'Steady Growth' Expected For Most Of U.S. Industry

April 13, 2006
Autos appear to be exception to strength in manufacturing alliance index.

The manufacturing sector of the U.S. economy is expected to continue to show "steady growth" during the next three to six months, according to the Manufacturers Alliance, an Arlington, Va.-based business and public policy research group. Its quarterly composite business outlook index, released April 13, held steady at 74 in March.

"While a few manufacturing industries--in particular, the auto industry -- face challenges, the overall manufacturing sector appears to be on very solid footing for at least the near term," says Donald A. Norman, the alliance economist who oversees the survey from which the composite index and several individual indexes, including some not part of the composite, are compiled.
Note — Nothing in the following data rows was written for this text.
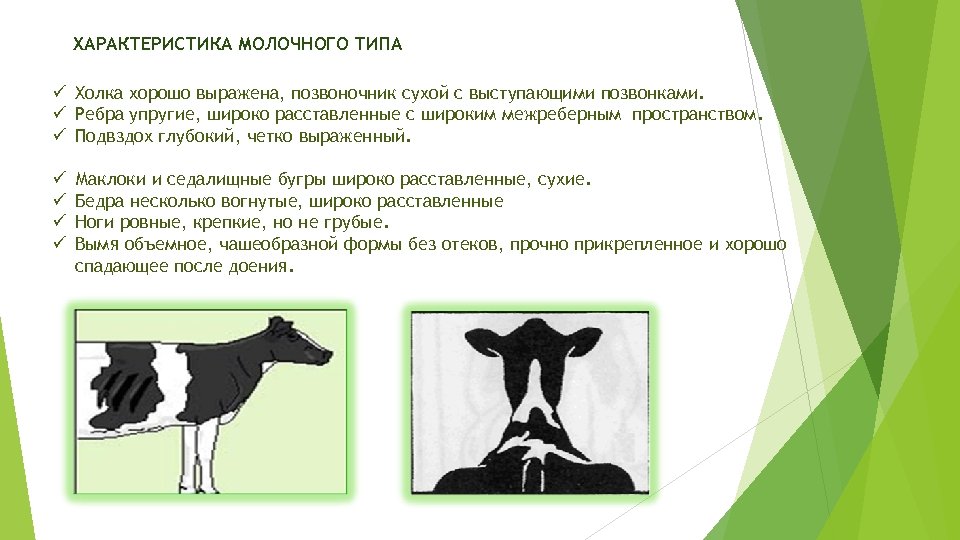 ХАРАКТЕРИСТИКА МОЛОЧНОГО ТИПА

✓ Холка хорошо выражена, позвоночник сухой с выступающими позвонками.
✓ Ребра упругие, широко расставленные с широким межреберным пространством.
✓ Подвздох глубокий, четко выраженный.

✓ Маклоки и седалищные бугры широко расставленные, сухие.
✓ Бедра несколько вогнутые, широко расставленные
✓ Ноги ровные, крепкие, но не грубые.
✓ Вымя объемное, чашеобразной формы без отеков, прочно прикрепленное и хорошо спадающее после доения.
The composite index is a weighted sum of manufacturers' prospective shipments, backlogs, inventories and profit margins. Norman characterizes the current figure of 74 as being "at a high level." Indeed, the index level of 74 from December 2005, which was matched in March 2006, had been the highest figure in five calendar quarters.

Sixty-two senior financial executives among the alliance's 450 member companies participated in the most recent survey of current and future business conditions. Questionnaires were sent to them at the end of February and responses were due by March 31.

The prospective shipments segment of the composite index, which compares expected quarterly shipments with actual quarterly shipments the year before, remained "a strong 90% in March, the same as in December," reports Norman. "The expected year-over-year growth is particularly significant because shipments in the second quarter of 2005 were rising," he adds. Eighty-four percent of the executives responding to the survey are expecting shipments to increase in the second quarter of 2006; only 5% foresee a year-to-year decline.

The backlogs index, which measures the extent to which new orders exceed shipments, was 77% in March, down two points from 79% in December 2005. That's not troubling to Norman, who stresses that the index is "at a relatively high level and has changed little during the past four calendar quarters."

The inventory component of the composite index rose to 67% in March from 64% in December. Eighteen percent of the executives reported inventories at their companies were lower, on a year-to-year basis, during the first quarter of this year. Fifty-two percent, however, reported inventories were higher.

The profit margin index, the fourth of the composite index's four elements, increased from December to March, its second consecutive quarterly gain. At 82% in March 2006, it was eight percentage points higher than December's 74% and set a new high for this measure. The previous high was 79% in June 2004.